Голос мой звучит почти ласково, и я сознательно не напоминаю Доре, что в прошлом она не раз получала такие повестки и прекрасно знает всю эту процедуру. Но мой дружеский тон не находит у нее отзвука.

— Оставьте, — машет рукой Дора. — Ваши вчерашние намеки были довольно прозрачные.

— Откуда такое отношение?

— Вы и все вам подобные просто пропитаны недоверием.

— Профессиональный инструмент, — соглашаюсь я. — Но его я держу в одной руке. А в другой — доверие. От вас зависит, за какую руку вы ухватитесь.

— Сказки, — отвечает безучастно Дора. — Лично вас я не знаю, но с другими встречалась. Вы все отравлены недоверием. И сами отравлены и стараетесь отравить жизнь другим.

— Вы имеете в виду, прежде всего вашу собственную?

— Да, и мою…

— Кто же вас травил, скажем, последние полтора года?

— Полтора года назад…

Она не закончила, однако интонация ее была достаточно красноречивой.

— Полтора года назад вы сами отравляли жизнь таким, как я! — замечаю я.

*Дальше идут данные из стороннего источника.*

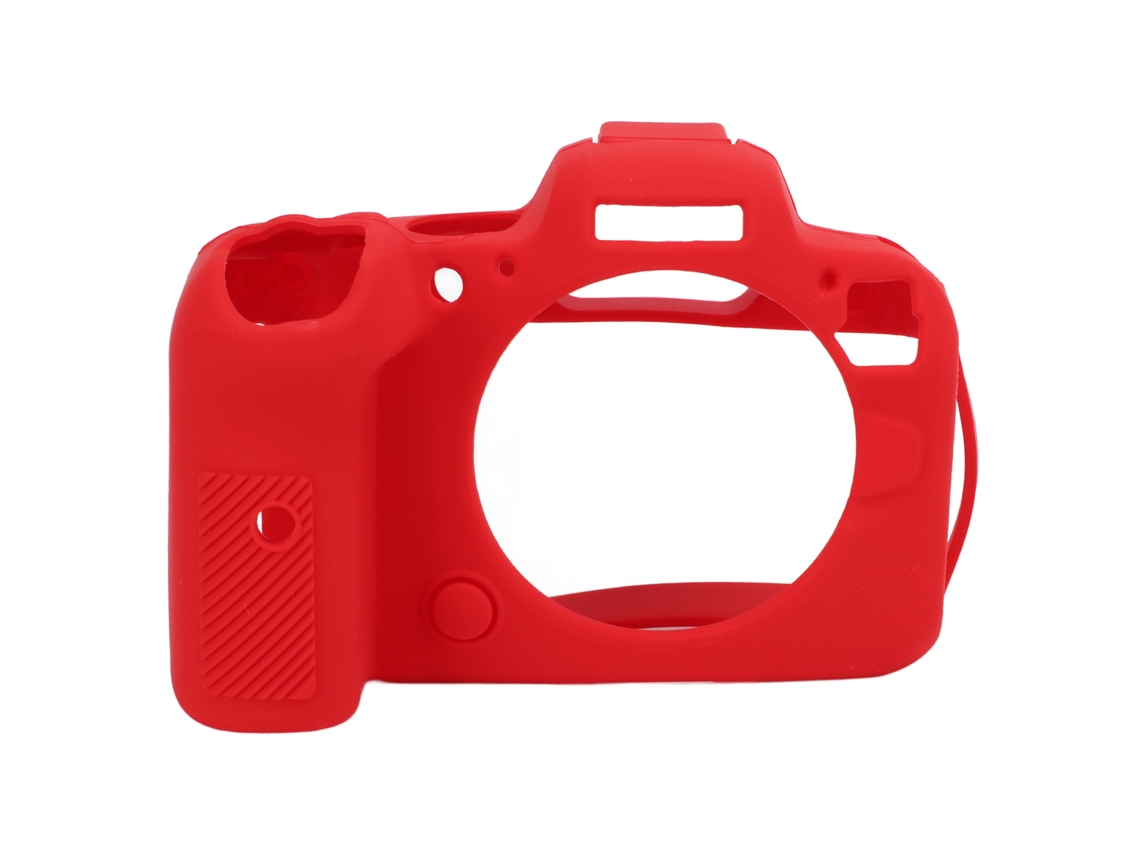 Capa protetora de silicone Raum para câmera, acessório para câmera, capa protetora de silicone.
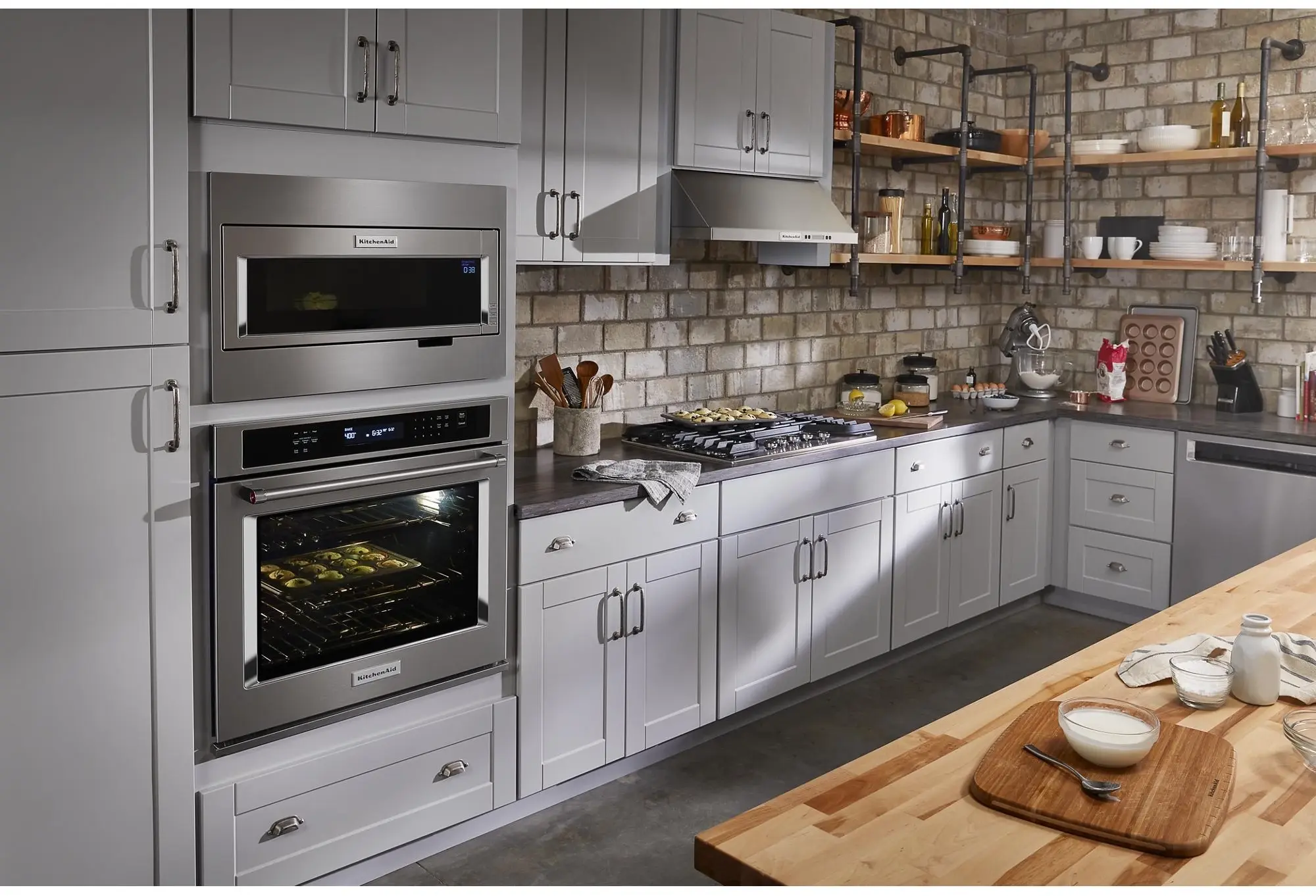 KitchenAid KCGS350ESS Stainless Steel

— Так это ваш хлеб! Чего жаловаться?

Встаю из—за стола и делаю несколько шагов, чтобы успокоиться. Потом облокачиваюсь на стол и говорю:

— Вы, вероятно, воображаете, что у таких, как я, не хватает ума заниматься другой работой? Или вы думаете, что она доставляет нам райское блаженство? Профессия наша тем противнее, чем противнее наши пациенты.

— Имеете в виду меня?

— Угадали. И чтобы покончить с этим, хочу добавить следующее: вы пришли, чтобы предотвратить аварию. Я действительно узнал кое—что о вашем прошлом. Но если бы вы были чуть догадливее, вы бы еще вчера поняли, что у меня нет намерения делиться этим с кем бы то ни было. Во—первых, сведения эти чисто служебные. Во—вторых, мне кажется ваше прошлое — это действительно ваше прошлое. Мы не собираемся портить жизнь людям. Нам приходится вмешиваться лишь тогда, когда это необходимо. Карантинные меры, разумеется, неприятны, но заразная болезнь еще хуже.

Замолкаю и закуриваю, ожидая, пока Денева уйдет.

— А мне можно закурить? — вдруг спрашивает она.

— А почему бы и нет. — Я подаю ей пачку «Слънца». Дора закуривает, искоса смотрит на меня и произносит своим, безучастным голосом:

— Извините, иногда на меня находит… Поскольку я молчу, она продолжает:

— Я подумала, вы можете что—то рассказать Марину. И просто содрогнулась при этой мысли, потому что Марин — единственная преграда, отделяющая меня от прошлого. И если я еще живу, то только ради него.

Свой рассказ Дора сопровождает резкими движениями руки, в которой зажата сигарета. Впечатление такое, будто она чертит короткие отвесные и горизонтальные линии. Я вспомнил подергивающиеся губы Моньо. У нее тоже своеобразный тик, вероятно, на нервной почве, но не столь неприятный, как у Моньо. Потом рука застывает, голос обрывается, и я думаю о моменте, когда Дора расплачется. Но, к счастью, такие не плачут. Она замолкает.